In some respects The Boy is struggling to find his way in the world once more. Or maybe it’s the other way round, and the world is struggling to find a way to The Boy… he’s spent so long trying to conform, that sometimes I wish it was the rest of the world that would bend a little more and at least meet him halfway.
It struck me that in the middle of this storm, there are emails, letters, referrals and reports being written about him on an almost daily basis. Yet the more that is written, the further away from the real him they seem to become. Certainly they will list the behaviours, the concerns, the proposed strategies and so on, but they won’t even begin to come close to describing him. The real him. Perhaps it’s another reminder why I wanted to share our story. Because if I don’t write about the real boy, then sometimes it feels like his childhood will be lost forever, evaporating into the ether or even worse it will become buried deep under mountains of paperwork detailing behaviours and misdemeanours.
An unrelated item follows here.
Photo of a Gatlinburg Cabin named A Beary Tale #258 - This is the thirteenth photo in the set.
So to that end I wanted to share two short stories that happened recently. They’re not particularly groundbreaking, but they mean a lot to me. Because these two stories encapsulate him. My son. They come closer to describing the very essence of him than any report ever can.
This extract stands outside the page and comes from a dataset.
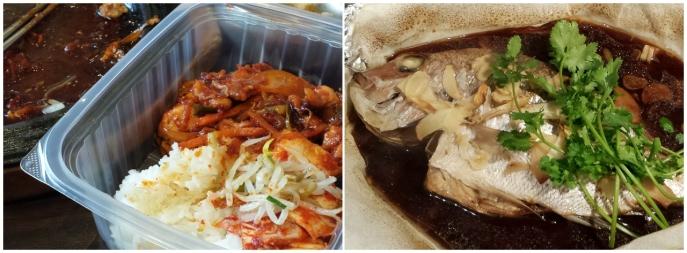 iifym korean chicken chinese steam fish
Story one goes a little bit like this…
The Boy doesn’t like seeing homeless people. It upsets him. He isn’t offended by them, far from it, it’s more that he just struggles to get his head around the notion that some people have nowhere to call ‘home’.
So, a few weeks ago we wandered into Tesco. And there in the entrance was a local foodbank. They were collecting donations, and had printed on a piece of paper the items they were looking for. I told The Boy they helped to give food to those people who didn’t have enough money. He asked if that included the homeless. I said yes, it probably did. So we took a printed list, and I told The Boy that he was in charge and he could pick two things from the list to donate. The list was filled with household essentials - shampoo, tinned meat, pasta, baked beans. Boring things apparently. The Boy refused to pick any of it. We’d finished our shopping at this point, and still he’d selected nothing for the foodbank. I asked him if he wanted to get something that wasn’t on the list instead. He nodded. “What do you want to buy?”, I asked. “I want to get hot chocolate and biscuits so they can have them at bedtime”.
Story two is a bit shorter…
The Boy came home the other day and said that he felt sad as there was a teacher at school whose grandmother had died. “That’s sad”, I said, “what did you do?”
“I gave him a hug”, The Boy told me. “And I said to him, ‘I’m sorry for your loss’. Because that’s what you say when someone dies. I saw it on Tracy Beaker.”
Keep being brilliant, son. Shine bright. The world will catch up eventually.